Transmitted during contact with contaminated bodily fluids (sexual fluids, blood, mother-child transmission) or by direct or indirect contact with an infected person, the hepatitis B virus is actually as old as humanity. Recent studies have shown that HBV has been infecting humans for millennia. However, past mutations and its dispersal pathways were until now largely unknown.
In the review Science, researchers from the Max-Planck Institute (Germany) shed light on the evolutionary history of HBV. For this, they analyzed the genomes of the virus from the human remains of 137 Eurasians and Native Americans between 10,500 and 400 years old. They then discovered that all these strains come from a single parent strain, which appeared at the end of the Pleistocene, at least 12,000 years ago. These findings highlight pathways of dissemination and changes in viral diversity that reflect well-known human migrations and demographic events, as well as unexpected patterns and connections to the present.
A parent strain that infected early Native Americans
Current strains of the hepatitis B virus are classified into nine genotypes, two of which are found primarily in populations of Native American ancestry. According to this new work, these two strains are descended from an HBV lineage that diverged towards the end of the Pleistocene and was carried by some of the earliest inhabitants of the Americas. “Our data suggest that all known HBV genotypes are descended from a strain that infected the ancestors of early Americans and their closest Eurasian relatives around the time these populations diverged”explains Denise Kühnert, co-supervisor of the study.
The study also shows that the virus was present in large parts of Europe 10,000 years ago, before the spread of agriculture on the continent. “Many human pathogens are thought to have arisen after the introduction of agriculture, but it is clear that HBV was already affecting prehistoric hunter-gatherer populations”says Johannes Krause, director of the Department of Archaeogenetics at the Max Planck Institute for Evolutionary Anthropology and co-supervisor of the study.
These early strains of HBV carried by hunter-gatherers were later superseded by newer strains that were likely spread by early farmers on the continent. These new viral lineages continued to prevail throughout Western Eurasia for nearly 4,000 years. The predominance of these strains lasted until about 5,000 years ago.

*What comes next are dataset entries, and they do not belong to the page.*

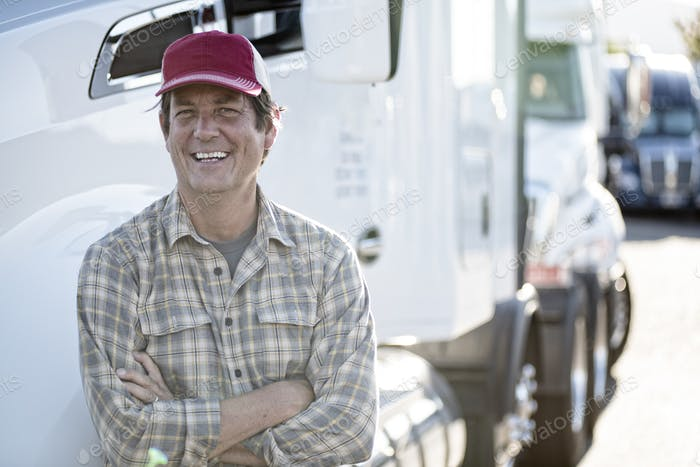Caucasian man truck driver with his truck parked in a lot at a truck stop.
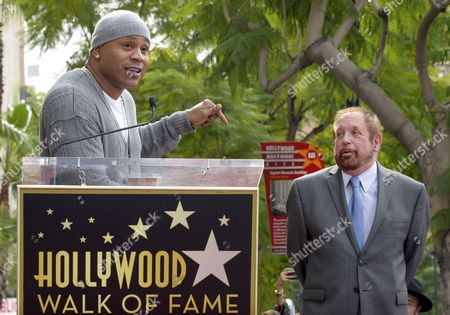 Us Singer Ll Cool J (l) Introduces Us Television Producer Ken Ehrlich (r) During Ehrlich's Star Ceremony on the Hollywood Walk of Fame in Hollywood California Usa 28 January 2015 Ehrlich was Awarded the 2 541st Star on the Hollywood Walk of Fame in the Category of Television United States Hollywood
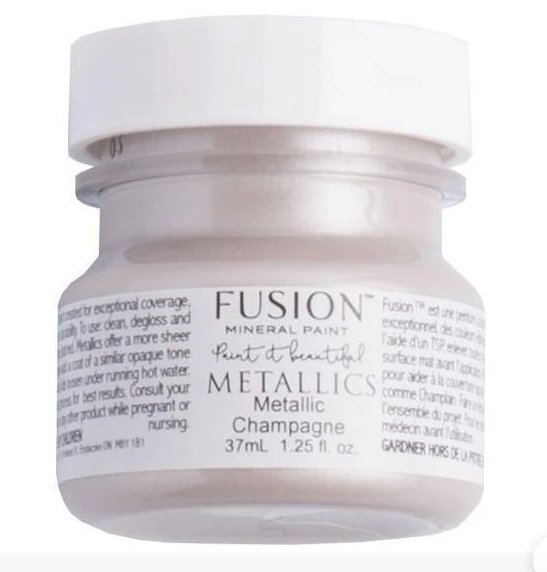 A 37ml container of Champagne Metallic Fusion Mineral Paint.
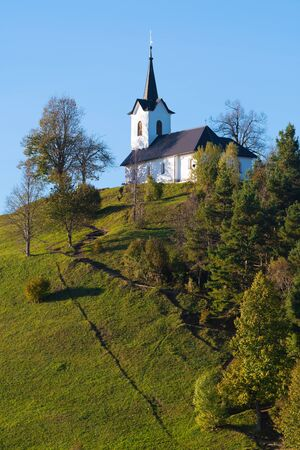 St. Jacob church on top of the hill at the beginning of golden hour in Slovenia. Religion, hiking, travel and nature concepts. 版權商用圖片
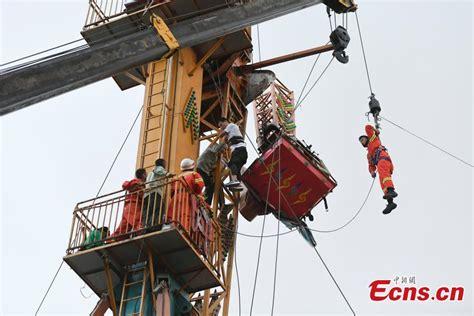 theme park fails four tourists suspended in air as amusement park ride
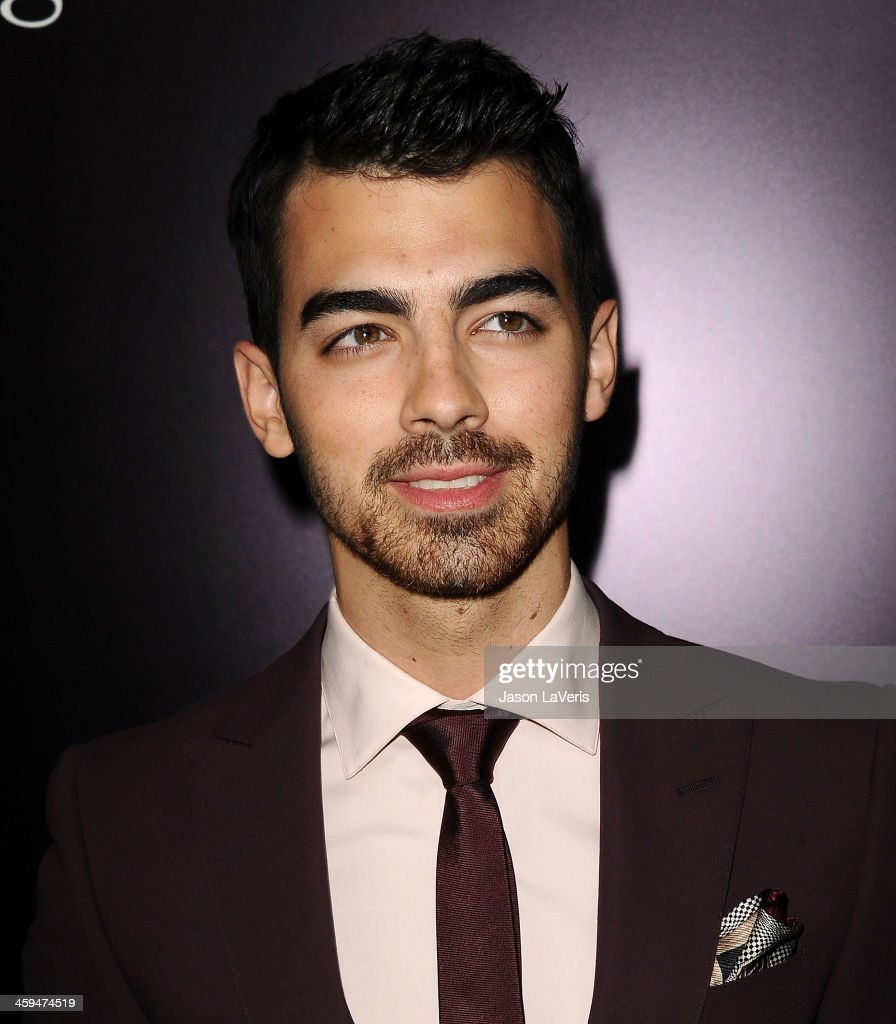 <a gi-track='captionPersonalityLinkClicked' href=/galleries/search?phrase=Joe+Jonas&family=editorial&specificpeople=842712 ng-click='$event.stopPropagation()'>Joe Jonas</a> attends the Ermenegildo Zegna Boutique grand opening on November 7, 2013 in Beverly Hills, California.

strains inherited from prehistory
The study also highlights the sudden decline in HBV diversity in western Eurasia during the second half of the 2nd millennium BCE, a time of major cultural change, including the collapse of large state societies of the Bronze Age in the Eastern Mediterranean region. “We believe this reflects the epidemiological changes seen around 1,200 BCE, when most of the major Bronze Age societies in the eastern Mediterranean collapsed.”says Denise Kühnert.
All old HBV strains found in Western Eurasia after this time belonged to new viral lineages that are still prevalent in the region today. However, it seems that a variant linked to the earlier prehistoric diversity of the region has persisted until today. This prehistoric variant evolved into a rare genotype that appears to have emerged recently during the HIV pandemic, for reasons that remain to be understood.